I have to remember that even though the pain of my grief is still great, the level of that pain, the sheer greatness of it, is in direct correlation to my love and happiness and joy that I had with Ghengis. Few people get to find so much happiness in such a short time and I should be grateful.
I know people who have lost pets or lost relationships and refused to do it again. They refused the risk of almost certain pain. Pets will always dies, relationships will end or the person you love will die. That is not me. If my dog dies, I will get another and I will simultaneously grieve and find joy. If my relationship ends, I will not reject another out of fear. I will move forth and put a on a brave face. I do these things because I have no choice. I am hard wired to seek out joy and contentment even when things feel hopeless and by adding the joy, I am erasing the hopelessness.
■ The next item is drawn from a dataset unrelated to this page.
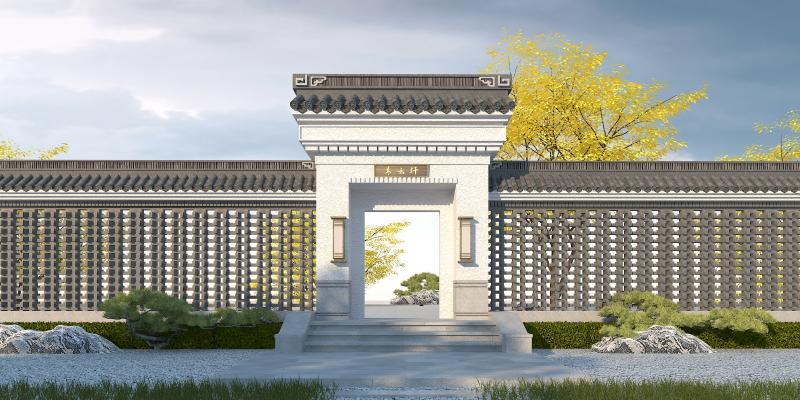 中式入口大门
I do regularly feel despair over the loss of Ghengis, I doubt I’ll get over that any time soon, but I have to remember that I also have happiness. I have Maddie who loves nothing more than to curl up next to my belly and have me wrap myself around her as we sleep. I have Chester who seems to be trying to master the art of language so he can talk to me.
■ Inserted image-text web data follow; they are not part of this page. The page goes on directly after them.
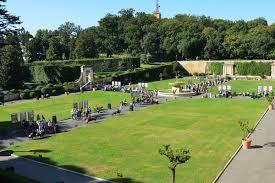 biglietti giardini vaticani i giardini vaticani tour con scoperto e audioguida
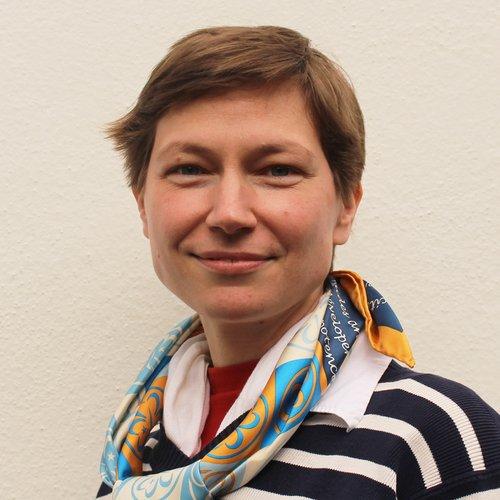 Heidi Jokinen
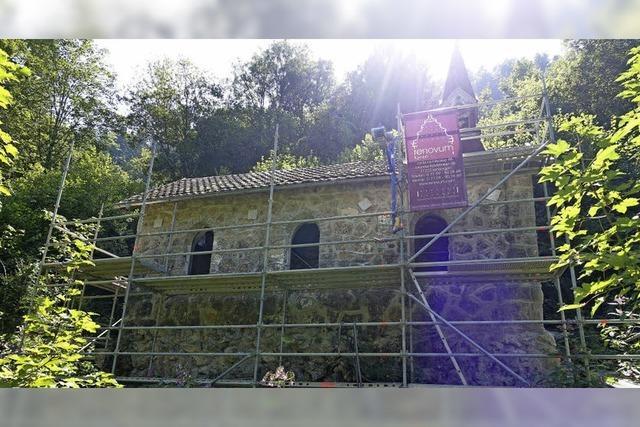 Badhofkapelle bei Boll bald saniert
And I have David who will wake me up at 3am to tell me I’m cute, who puts blueberries on our pizza, who understands that snowboots must be pink and sneakers can’t be blue, who makes sure I get enough fruits and vegetables AND enough burritos and who accepts that sometimes orange sherbet is an excellent source of vitamin C.
Vulnerability, he said, has its own sort of power. It allows you to love even when you have every reason not to, to keep your heart on fire even when you have every excuse to let it go cold.
From Sweet Juniper
I’ve had my reasons to go cold, but I haven’t. And I don’t think I could.